Adobe Systems have released an emergency update to fix a dangerous security hole in its widely-installed Flash Player browser plugin. The company warned that the vulnerability is already being exploited in targeted attacks, and urged users to update the program as quickly as possible.
Following this news, Mark James, Security Specialist at IT Security firm ESET and Amichai Shulman, CTO of Imperva explains why Adobe Flash is targeted so often and what users should do to protect themselves.
Mark James, Security Specialist at IT Security, ESET:
“Since Flash is such a widely used plugin, it stands to reason that it will be one of the most targeted apps for vulnerability. If you want to affect as many people as possible then you need an application that a lot of users use and flash is one of them. This is an excellent example of why you should be very aware of updates for software not only operating systems. Checking to see if any updates are available and installing them immediately is the only way to help protect yourself in the minefield of the software world that we use today.
There is an excellent link that everyone should save and use as often as they can to check to see the latest version of flash and more importantly see if their version is the same or needs updating.
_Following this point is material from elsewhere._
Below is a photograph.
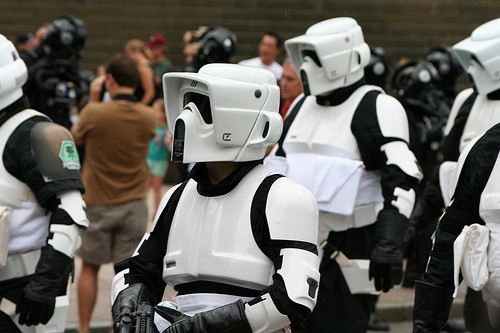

I have shown the full link above and I request that you please be very careful of following links to update sites as these could sometimes be used to direct you to other malicious sites. I would personally recommend that you manually type the link to be absolutely sure if you have any concerns at all.”
Amichai Shulman, CTO, Imperva:
“This is a reminder that the average end user machine is extremely vulnerable to infection at any given point in time, even for individuals and organizations who carefully observe patching practices. It emphasizes what we believe is should be the moto for modern corporate information practices: you have been compromised, make sure it does not turn into a breach. What it means is that organizations must shift their security investments to solutions that protect their data from abuse rather than their end stations from being compromised.”